Baldur’s Gate 3, the Dungeons & Dragons-based role-playing game from Larian Studios, hit a peak of 814,666 Steam players on Sunday — the ninth highest ever recorded on the platform.
According to SteamDB’s figures, Baldur’s Gate 3 stormed the all-time Steam charts over the weekend, displacing Apex Legends from the top 10. Despite the fact that it’s been available in early access form for years, the game’s launch on Thursday, Aug. 3, rode a wave of excitement and discussion that had swelled dramatically in the preceding weeks.
The scale of the game’s success surprised Larian — a Belgian developer which has an ardent following for its detailed, specialized, highly traditional RPGs in the Divinity series, but which has never enjoyed so much attention before. “Probably should stay away from the IT team for a while,” Larian’s founder and CEO Swen Vincke said on Twitter on Friday, as Baldur’s Gate 3 cracked 500,000 concurrent players on Steam. “Told them they should expect like 100k or so at max.”

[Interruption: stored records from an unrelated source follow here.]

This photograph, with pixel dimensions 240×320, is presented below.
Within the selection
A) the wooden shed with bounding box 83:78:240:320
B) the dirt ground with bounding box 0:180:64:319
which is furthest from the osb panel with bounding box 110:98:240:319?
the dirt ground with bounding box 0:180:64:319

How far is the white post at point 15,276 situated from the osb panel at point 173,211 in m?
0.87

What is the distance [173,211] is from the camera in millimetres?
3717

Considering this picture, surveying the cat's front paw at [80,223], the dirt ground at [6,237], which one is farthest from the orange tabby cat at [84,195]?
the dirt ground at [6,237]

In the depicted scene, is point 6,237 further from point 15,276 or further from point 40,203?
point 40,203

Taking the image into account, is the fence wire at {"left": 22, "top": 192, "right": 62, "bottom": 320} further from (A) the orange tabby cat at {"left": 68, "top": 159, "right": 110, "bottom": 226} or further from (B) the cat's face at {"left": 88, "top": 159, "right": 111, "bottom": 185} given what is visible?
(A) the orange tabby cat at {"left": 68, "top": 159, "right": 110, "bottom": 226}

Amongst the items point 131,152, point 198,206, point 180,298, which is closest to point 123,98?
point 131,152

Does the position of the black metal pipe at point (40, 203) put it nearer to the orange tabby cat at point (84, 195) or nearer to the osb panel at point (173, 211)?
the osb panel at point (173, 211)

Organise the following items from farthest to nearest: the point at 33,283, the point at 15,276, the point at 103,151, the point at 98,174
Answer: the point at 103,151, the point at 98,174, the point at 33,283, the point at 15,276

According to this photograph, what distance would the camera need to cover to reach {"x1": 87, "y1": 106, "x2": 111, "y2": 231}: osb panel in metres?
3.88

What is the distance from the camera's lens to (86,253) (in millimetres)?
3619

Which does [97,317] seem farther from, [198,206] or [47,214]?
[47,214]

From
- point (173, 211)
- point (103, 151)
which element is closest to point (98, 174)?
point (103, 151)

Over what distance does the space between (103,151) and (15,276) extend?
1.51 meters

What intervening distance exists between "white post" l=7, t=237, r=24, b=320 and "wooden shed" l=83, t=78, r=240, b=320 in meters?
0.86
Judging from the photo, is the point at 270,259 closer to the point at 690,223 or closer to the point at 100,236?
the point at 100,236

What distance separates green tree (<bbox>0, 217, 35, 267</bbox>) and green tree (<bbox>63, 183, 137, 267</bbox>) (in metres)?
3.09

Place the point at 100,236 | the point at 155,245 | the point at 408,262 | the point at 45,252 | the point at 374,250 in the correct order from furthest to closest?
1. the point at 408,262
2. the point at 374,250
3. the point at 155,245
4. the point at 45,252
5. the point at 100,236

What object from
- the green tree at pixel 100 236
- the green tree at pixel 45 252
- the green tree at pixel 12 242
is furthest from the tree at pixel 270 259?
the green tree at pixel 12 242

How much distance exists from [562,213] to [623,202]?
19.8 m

Notably, Baldur’s Gate 3 is now one of four paid, single-player games in Steam’s most-played top 10, alongside Cyberpunk 2077, Elden Ring, and Hogwarts Legacy. The rest of the chart is composed of free-to-play multiplayer games. All four of these premium, solo games launched on Steam in the last three years — and three of them in the last 18 months.
They will likely be joined by a fifth in on Sep. 6, when Starfield is released. Larian brought Baldur’s Gate 3’s Steam launch forward by a month specifically to avoid a clash with Bethesda’s sci-fi epic, a decision which seems to have paid off handsomely. The PlayStation 5 version, meanwhile, was delayed a week to the same Sep. 6 date, where it should make effective counter-programming for players unable to delve into Bethesda’s Xbox console exclusive.
But Xbox players may have to wait until 2024 to play Larian’s sleeper hit. That version is delayed until Larian can get split-screen co-op working on the lower-spec Series S console — a “huge technical hurdle,” according to the studio’s director of publishing Michael Douse.